### [Atividade]
Com base na notícia sobre o museu, responda:
1. Qual fundação patrocinará a restauração da edificação?
2. Como Bispo do Rosário encarava a cela que ocupava?
3. Que cargo Ricardo Resende exerce?

Museu revitaliza e incorpora hospício em que Bispo do Rosário viveu
O pavilhão, que foi morada do artista plástico, será aberto como espaço de exposição
O Museu Bispo do Rosário Arte Contemporânea vai incorporar ao seu espaço de exposição, no Rio de Janeiro, um dos Pavilhões da antiga Colônia Juliano Moreira. O hospital foi o local de moradia por muitos anos de Arthur Bispo do Rosário, um dos expoentes da arte contemporânea brasileira. A edificação, que será restaurada com patrocínio da Fundação Marcos Amaro (FMA), abriga a cela ocupada por Bispo, que a encarava como uma espécie de ateliê. Depois de restaurada, a cela funcionará como espaço expositivo permanente para as obras do artista sergipano.
“As paredes da cela onde viveu Bispo do Rosário estão completamente tomadas por desenhos que foram cobertos por camadas de tinta ao longo dos anos. Vamos retirá-las pouco a pouco, em um processo de restauração da camada original de tinta, na tentativa de revelar todo o universo criativo do Bispo impresso naquelas paredes”, afirma Ricardo Resende, curador do Museu e também da FMA.

### [Dados fornecidos]
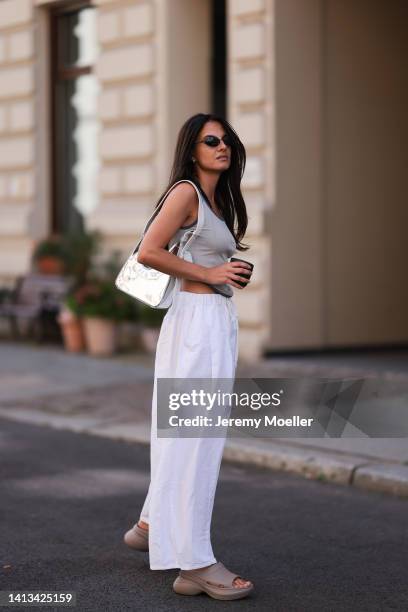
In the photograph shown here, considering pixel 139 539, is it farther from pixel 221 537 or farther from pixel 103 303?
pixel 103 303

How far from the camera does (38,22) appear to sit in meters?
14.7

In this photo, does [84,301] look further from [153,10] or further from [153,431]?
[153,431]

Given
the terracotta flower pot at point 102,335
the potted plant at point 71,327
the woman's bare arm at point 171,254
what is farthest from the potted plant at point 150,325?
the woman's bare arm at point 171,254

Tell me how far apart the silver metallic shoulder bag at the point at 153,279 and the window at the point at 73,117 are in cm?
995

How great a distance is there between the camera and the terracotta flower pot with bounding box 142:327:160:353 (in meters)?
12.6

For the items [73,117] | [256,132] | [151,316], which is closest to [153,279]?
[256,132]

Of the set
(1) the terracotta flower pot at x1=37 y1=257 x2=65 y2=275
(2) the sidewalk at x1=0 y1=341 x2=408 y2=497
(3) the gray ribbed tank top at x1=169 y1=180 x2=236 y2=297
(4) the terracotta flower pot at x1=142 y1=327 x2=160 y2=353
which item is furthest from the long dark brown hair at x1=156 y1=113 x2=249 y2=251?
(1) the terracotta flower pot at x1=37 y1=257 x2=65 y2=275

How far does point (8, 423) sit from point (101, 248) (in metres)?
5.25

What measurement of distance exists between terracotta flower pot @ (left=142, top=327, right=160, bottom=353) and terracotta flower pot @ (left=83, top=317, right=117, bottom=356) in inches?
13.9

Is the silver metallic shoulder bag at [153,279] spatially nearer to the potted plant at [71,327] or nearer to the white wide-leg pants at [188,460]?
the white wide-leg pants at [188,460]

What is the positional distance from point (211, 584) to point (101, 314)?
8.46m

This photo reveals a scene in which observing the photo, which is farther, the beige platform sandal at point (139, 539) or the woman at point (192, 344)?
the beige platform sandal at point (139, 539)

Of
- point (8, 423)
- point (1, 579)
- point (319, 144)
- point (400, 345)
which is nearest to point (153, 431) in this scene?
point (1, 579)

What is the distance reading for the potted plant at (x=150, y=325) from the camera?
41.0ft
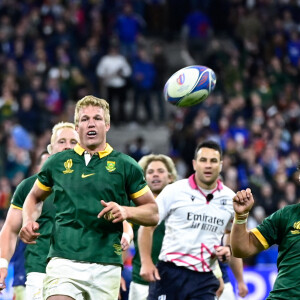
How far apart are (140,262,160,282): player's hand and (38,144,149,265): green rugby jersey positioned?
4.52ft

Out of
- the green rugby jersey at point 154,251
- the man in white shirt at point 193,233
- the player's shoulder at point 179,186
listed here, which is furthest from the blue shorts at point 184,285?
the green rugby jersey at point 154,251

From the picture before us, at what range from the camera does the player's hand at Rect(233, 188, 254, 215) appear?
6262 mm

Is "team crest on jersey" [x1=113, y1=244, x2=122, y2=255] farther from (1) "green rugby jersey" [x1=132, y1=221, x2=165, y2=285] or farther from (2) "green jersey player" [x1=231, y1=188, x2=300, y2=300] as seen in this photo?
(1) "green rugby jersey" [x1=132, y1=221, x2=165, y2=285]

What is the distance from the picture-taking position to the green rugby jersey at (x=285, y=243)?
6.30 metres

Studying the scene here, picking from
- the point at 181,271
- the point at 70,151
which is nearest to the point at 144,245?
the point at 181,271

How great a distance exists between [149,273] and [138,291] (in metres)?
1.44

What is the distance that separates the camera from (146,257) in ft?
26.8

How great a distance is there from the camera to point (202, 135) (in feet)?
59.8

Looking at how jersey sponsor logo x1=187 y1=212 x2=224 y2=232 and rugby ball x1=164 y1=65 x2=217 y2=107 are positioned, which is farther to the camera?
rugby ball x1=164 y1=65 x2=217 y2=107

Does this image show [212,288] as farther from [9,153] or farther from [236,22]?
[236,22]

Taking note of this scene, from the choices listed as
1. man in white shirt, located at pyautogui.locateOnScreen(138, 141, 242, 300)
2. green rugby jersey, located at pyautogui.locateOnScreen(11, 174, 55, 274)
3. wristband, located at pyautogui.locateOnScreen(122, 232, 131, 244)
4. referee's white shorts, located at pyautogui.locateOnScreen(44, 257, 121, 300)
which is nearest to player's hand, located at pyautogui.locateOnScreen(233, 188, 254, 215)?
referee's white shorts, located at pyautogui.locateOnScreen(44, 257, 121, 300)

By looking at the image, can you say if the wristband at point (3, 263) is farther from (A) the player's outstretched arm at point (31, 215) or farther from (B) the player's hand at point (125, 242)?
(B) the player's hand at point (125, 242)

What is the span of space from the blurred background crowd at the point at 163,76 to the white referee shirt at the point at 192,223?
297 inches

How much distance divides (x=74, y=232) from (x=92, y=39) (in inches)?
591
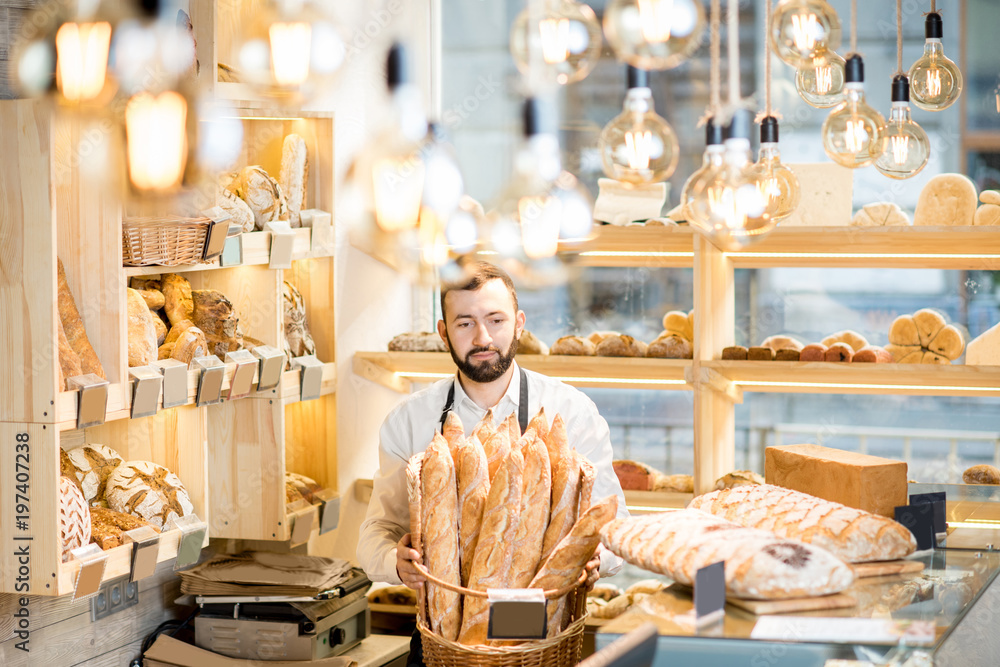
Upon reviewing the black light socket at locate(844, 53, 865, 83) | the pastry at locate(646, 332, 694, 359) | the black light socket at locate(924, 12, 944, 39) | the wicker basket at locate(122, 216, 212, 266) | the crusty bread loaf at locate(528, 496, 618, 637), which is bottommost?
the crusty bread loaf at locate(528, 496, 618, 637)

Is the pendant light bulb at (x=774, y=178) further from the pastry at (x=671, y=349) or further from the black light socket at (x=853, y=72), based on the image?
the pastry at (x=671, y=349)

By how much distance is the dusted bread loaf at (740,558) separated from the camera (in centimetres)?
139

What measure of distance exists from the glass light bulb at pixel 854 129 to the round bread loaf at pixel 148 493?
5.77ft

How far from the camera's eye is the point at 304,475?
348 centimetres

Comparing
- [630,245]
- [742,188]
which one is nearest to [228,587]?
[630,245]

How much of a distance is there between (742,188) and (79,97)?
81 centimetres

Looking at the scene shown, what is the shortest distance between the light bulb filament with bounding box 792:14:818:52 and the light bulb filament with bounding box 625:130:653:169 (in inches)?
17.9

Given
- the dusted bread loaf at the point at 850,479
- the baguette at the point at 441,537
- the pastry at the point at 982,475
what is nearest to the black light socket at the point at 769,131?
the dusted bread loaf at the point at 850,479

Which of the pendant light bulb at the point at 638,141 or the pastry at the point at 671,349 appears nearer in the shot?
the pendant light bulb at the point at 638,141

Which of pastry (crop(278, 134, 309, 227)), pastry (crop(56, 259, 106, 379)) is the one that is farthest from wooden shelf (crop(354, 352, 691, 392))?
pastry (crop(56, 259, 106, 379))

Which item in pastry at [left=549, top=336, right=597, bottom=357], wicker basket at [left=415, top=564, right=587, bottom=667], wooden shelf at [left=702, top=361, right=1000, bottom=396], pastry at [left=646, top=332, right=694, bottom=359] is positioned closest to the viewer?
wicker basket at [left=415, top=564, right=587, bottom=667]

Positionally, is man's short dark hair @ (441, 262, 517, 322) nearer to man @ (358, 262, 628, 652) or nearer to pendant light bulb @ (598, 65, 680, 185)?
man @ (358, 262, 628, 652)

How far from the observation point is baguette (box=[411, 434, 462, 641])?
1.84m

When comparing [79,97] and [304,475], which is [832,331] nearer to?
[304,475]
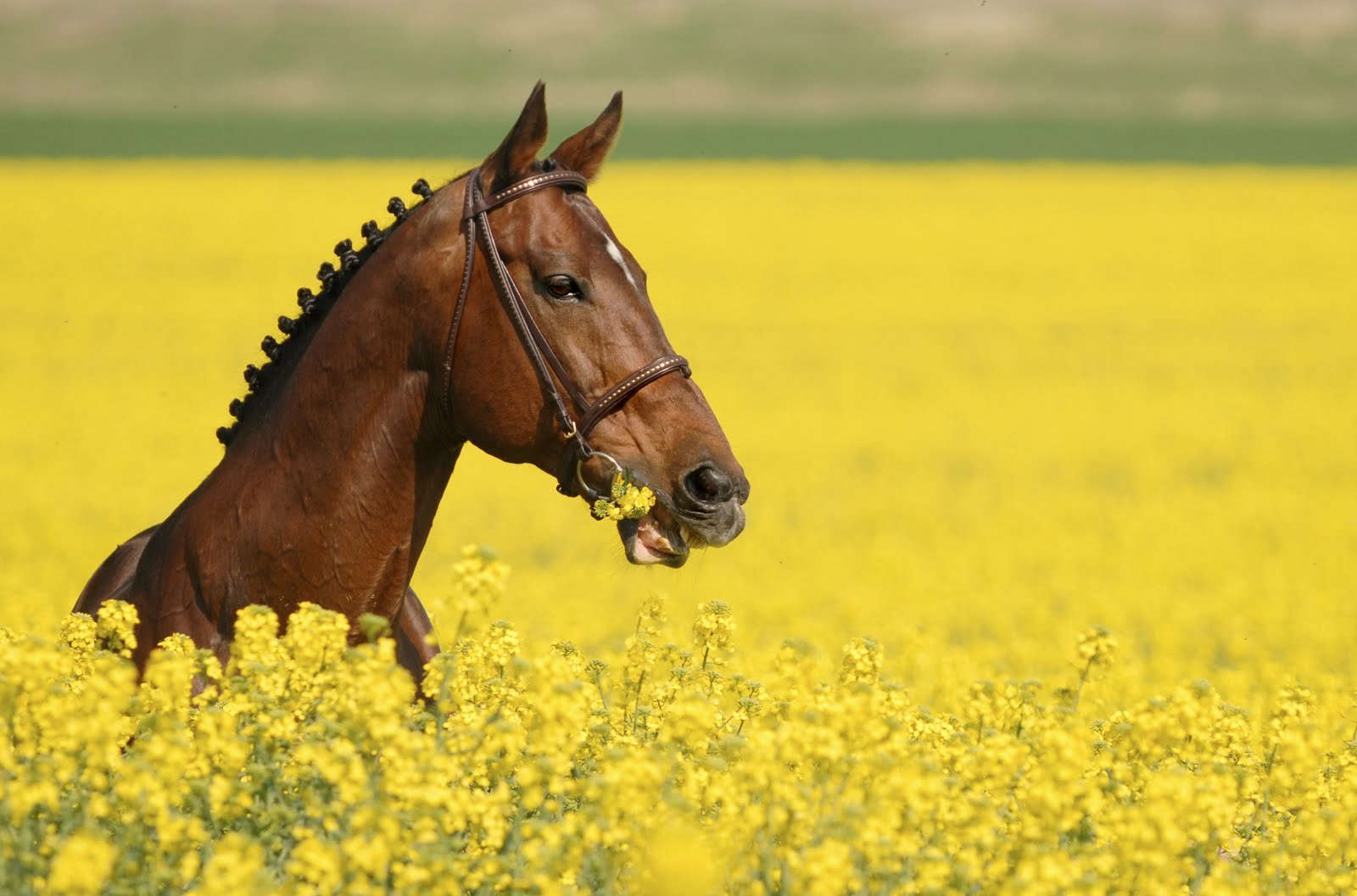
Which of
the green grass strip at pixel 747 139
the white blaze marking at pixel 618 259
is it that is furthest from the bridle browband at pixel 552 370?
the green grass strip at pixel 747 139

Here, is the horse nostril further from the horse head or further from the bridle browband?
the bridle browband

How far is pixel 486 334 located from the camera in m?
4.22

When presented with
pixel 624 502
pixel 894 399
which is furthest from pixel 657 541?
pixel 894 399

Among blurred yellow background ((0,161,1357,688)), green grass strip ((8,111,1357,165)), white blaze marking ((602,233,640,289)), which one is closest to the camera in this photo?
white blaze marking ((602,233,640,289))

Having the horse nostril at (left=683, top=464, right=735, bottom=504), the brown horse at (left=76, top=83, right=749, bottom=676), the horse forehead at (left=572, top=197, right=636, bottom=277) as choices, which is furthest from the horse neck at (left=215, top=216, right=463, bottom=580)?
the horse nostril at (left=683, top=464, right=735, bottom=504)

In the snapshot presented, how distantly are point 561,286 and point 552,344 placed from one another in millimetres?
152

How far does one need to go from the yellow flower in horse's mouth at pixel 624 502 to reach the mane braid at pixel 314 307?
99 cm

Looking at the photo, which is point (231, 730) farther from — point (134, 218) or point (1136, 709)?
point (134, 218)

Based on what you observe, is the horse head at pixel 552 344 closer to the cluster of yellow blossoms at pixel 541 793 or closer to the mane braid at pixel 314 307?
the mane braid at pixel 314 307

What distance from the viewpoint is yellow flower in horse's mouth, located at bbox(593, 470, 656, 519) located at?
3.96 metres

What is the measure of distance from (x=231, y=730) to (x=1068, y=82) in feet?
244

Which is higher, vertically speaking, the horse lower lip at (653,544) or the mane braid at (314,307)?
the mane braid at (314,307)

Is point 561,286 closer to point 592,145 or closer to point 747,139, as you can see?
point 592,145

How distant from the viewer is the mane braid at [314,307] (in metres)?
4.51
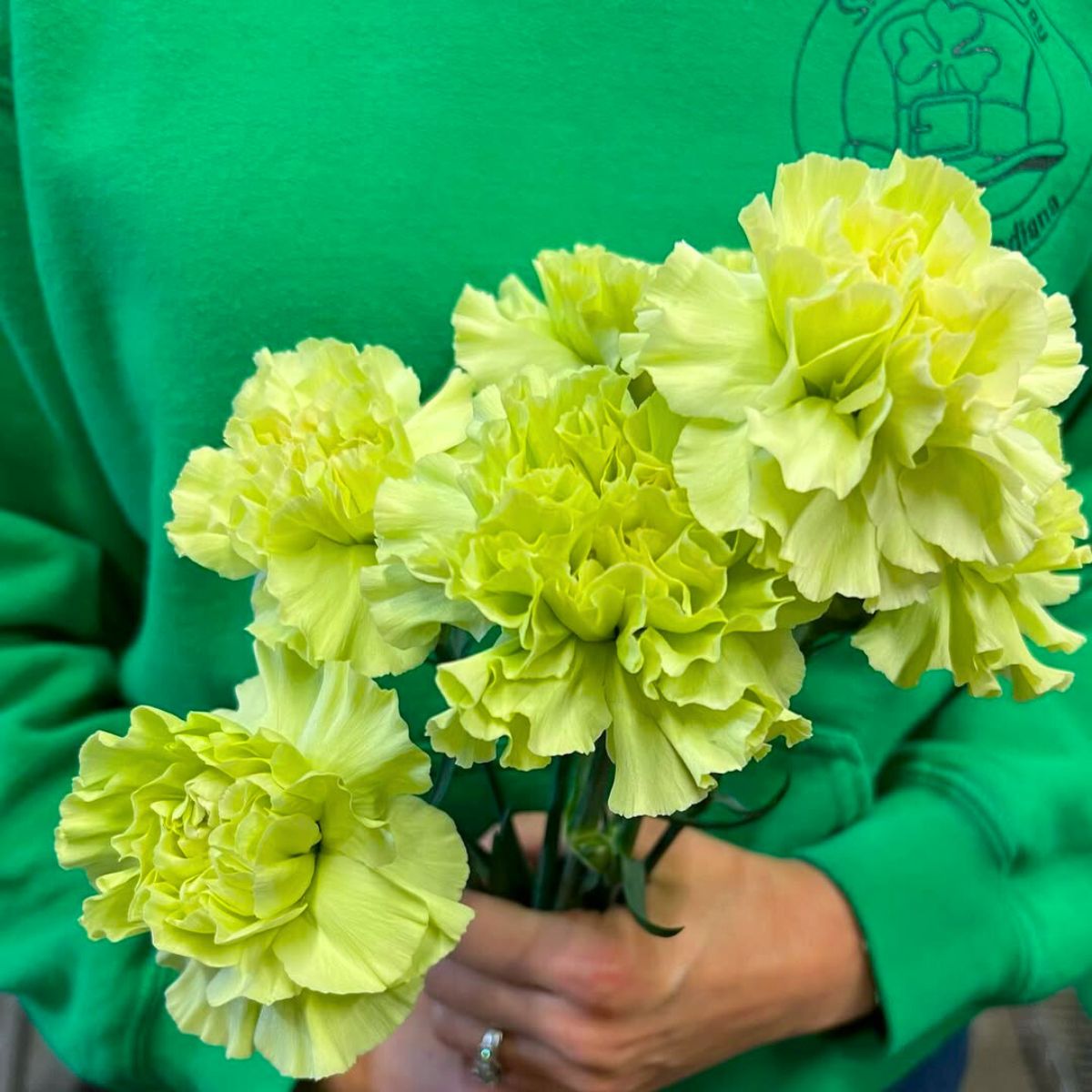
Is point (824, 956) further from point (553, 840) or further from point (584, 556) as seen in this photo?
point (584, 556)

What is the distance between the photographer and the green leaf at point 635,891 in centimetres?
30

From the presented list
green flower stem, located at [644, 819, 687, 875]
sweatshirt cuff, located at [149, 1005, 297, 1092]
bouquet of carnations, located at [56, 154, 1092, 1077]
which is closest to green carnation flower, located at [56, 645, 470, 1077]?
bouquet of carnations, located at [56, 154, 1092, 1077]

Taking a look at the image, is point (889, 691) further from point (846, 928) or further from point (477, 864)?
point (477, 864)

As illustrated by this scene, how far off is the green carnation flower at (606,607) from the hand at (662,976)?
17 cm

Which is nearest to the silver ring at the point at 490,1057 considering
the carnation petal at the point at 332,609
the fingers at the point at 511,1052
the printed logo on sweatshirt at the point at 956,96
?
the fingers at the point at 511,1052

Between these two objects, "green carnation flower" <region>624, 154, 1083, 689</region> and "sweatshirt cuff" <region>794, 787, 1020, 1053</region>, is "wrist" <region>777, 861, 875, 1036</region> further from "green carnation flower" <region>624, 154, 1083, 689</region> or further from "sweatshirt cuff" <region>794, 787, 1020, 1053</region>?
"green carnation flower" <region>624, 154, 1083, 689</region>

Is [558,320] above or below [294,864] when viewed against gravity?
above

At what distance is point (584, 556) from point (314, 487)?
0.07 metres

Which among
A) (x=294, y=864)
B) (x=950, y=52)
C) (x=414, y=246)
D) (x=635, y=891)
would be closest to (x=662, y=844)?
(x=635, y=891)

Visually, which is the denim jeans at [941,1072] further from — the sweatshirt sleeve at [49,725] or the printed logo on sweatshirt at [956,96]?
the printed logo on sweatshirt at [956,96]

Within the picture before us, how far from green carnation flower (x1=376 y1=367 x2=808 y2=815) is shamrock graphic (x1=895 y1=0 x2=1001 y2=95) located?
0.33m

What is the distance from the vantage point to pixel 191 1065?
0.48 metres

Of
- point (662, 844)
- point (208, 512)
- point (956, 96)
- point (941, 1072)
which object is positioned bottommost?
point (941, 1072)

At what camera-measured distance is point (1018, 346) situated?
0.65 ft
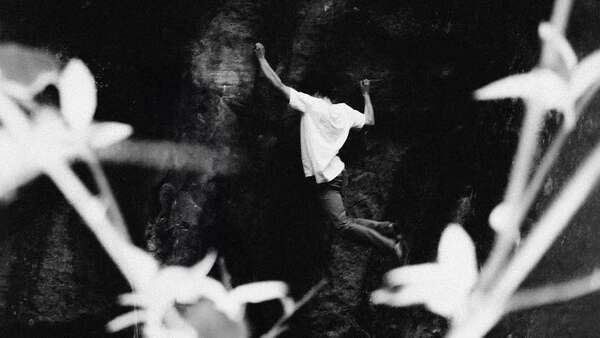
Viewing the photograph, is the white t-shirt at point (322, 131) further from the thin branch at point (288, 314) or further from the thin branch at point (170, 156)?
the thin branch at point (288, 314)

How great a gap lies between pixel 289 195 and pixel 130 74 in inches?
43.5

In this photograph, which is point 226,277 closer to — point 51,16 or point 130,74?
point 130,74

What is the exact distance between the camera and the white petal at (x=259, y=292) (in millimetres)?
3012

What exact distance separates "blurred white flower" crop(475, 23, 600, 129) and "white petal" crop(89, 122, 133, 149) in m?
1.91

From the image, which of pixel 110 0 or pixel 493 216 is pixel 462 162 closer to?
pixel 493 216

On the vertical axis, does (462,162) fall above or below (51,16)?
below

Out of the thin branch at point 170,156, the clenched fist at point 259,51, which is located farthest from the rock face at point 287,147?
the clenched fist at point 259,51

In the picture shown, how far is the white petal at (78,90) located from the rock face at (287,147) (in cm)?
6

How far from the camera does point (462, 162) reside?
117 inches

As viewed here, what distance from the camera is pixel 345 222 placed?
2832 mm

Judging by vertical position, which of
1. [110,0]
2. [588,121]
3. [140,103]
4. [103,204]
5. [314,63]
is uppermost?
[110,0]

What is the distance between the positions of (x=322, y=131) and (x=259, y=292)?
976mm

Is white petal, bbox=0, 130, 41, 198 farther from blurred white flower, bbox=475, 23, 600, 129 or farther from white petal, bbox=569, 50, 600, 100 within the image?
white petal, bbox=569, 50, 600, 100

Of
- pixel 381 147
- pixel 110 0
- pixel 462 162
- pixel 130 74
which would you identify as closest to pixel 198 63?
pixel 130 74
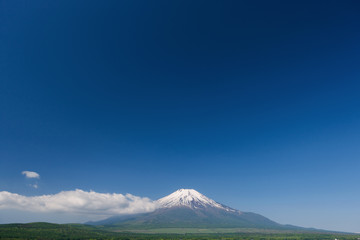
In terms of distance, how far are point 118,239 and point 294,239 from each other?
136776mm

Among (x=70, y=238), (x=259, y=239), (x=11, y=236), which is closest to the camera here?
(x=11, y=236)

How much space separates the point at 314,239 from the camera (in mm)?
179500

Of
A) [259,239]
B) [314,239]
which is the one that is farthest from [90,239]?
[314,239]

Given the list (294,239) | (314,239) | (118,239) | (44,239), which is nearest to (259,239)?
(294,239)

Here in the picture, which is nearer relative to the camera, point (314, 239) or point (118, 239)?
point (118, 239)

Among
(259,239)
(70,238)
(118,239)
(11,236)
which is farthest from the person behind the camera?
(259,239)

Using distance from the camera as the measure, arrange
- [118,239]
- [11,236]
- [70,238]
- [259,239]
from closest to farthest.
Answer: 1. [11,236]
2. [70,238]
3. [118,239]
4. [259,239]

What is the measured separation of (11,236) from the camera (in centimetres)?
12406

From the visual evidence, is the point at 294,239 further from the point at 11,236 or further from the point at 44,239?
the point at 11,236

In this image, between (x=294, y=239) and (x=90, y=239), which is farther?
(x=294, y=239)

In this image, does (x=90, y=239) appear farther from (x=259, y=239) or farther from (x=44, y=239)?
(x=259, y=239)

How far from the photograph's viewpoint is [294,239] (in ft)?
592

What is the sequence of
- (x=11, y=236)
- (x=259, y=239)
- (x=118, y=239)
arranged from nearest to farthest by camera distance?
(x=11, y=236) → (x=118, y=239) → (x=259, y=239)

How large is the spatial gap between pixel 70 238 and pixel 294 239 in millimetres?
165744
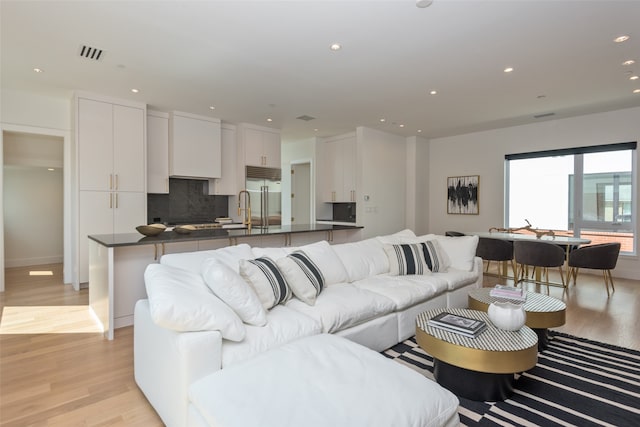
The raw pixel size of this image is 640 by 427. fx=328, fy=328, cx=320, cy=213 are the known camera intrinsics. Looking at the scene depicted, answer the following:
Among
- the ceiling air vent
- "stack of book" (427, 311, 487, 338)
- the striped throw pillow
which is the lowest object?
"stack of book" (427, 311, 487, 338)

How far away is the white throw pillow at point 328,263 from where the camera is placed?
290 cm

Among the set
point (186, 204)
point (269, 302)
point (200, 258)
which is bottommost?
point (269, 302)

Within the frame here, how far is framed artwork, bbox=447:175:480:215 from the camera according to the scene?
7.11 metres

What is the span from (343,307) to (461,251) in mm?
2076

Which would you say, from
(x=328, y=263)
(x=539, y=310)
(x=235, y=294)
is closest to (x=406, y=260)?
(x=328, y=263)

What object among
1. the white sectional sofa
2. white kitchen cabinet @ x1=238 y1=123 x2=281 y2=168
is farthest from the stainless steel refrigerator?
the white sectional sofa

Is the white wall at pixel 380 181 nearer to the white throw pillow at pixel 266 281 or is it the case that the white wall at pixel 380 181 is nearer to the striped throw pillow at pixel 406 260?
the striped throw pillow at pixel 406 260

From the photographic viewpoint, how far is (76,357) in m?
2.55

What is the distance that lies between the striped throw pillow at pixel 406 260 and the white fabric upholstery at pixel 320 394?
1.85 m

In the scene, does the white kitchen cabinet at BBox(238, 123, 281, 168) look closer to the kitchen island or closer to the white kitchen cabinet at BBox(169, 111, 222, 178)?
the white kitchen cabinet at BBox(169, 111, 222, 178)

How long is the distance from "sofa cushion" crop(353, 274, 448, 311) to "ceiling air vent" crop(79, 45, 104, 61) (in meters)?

### [Espaço de resposta]
1. A Fundação Marcos Amaro (FMA).
2. Como uma espécie de ateliê.
3. Curador do Museu e também da FMA.